Problem details = Everything from the line that holds "What distance is" through the end of the data below should be output exactly, both ends included.

***** Exercise material

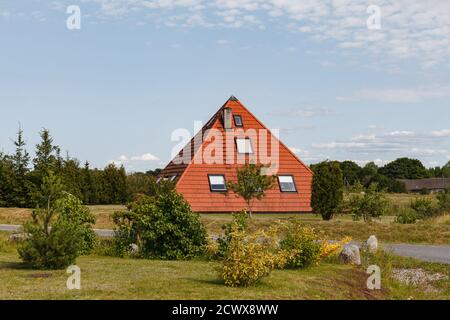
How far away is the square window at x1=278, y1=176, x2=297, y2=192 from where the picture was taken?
43.4 metres

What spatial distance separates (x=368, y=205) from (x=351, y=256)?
1559 centimetres

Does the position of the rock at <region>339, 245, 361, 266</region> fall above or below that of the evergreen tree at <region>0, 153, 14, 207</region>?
below

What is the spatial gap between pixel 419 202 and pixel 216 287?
27557mm

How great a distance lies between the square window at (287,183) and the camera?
43.4 m

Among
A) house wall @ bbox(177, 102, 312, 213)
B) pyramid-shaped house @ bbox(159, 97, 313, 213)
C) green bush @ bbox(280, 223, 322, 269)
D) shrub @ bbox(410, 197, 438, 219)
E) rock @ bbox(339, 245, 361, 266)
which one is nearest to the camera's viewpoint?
green bush @ bbox(280, 223, 322, 269)

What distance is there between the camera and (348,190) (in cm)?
3781

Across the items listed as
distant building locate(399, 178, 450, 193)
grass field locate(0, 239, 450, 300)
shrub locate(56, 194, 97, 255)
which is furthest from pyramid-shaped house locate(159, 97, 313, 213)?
distant building locate(399, 178, 450, 193)

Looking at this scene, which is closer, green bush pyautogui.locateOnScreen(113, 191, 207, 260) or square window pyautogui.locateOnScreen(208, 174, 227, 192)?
green bush pyautogui.locateOnScreen(113, 191, 207, 260)

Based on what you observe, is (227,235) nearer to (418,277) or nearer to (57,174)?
(418,277)

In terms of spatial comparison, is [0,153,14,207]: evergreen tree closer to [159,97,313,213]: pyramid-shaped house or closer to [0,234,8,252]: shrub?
[159,97,313,213]: pyramid-shaped house

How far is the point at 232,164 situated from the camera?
42.9m

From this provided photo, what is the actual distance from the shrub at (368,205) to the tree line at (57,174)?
1227 cm

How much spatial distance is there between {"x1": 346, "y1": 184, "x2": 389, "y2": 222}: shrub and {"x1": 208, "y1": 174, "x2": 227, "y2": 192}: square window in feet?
37.7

**********

Task result =
What distance is there between the camera and (348,190) (in cm)?
3781

Across the items listed as
distant building locate(399, 178, 450, 193)
grass field locate(0, 239, 450, 300)
shrub locate(56, 194, 97, 255)
which is furthest from pyramid-shaped house locate(159, 97, 313, 213)?
distant building locate(399, 178, 450, 193)

Looking at this scene, which is closer, green bush pyautogui.locateOnScreen(113, 191, 207, 260) or square window pyautogui.locateOnScreen(208, 174, 227, 192)?
green bush pyautogui.locateOnScreen(113, 191, 207, 260)

Based on what you observe, is (227,235) nearer to (418,277) or nearer to (57,174)?
(418,277)

In terms of spatial comparison, is [0,153,14,207]: evergreen tree closer to [159,97,313,213]: pyramid-shaped house or closer to [0,234,8,252]: shrub?
[159,97,313,213]: pyramid-shaped house

How far is the point at 232,164 situated from the camera?
42.9m

From this provided photo, what is the actual distance from the shrub at (368,205) to the tree line at (57,174)?
1227 cm

How much spatial distance is there between {"x1": 346, "y1": 184, "x2": 389, "y2": 222}: shrub and {"x1": 208, "y1": 174, "x2": 227, "y2": 192}: square window in feet?
37.7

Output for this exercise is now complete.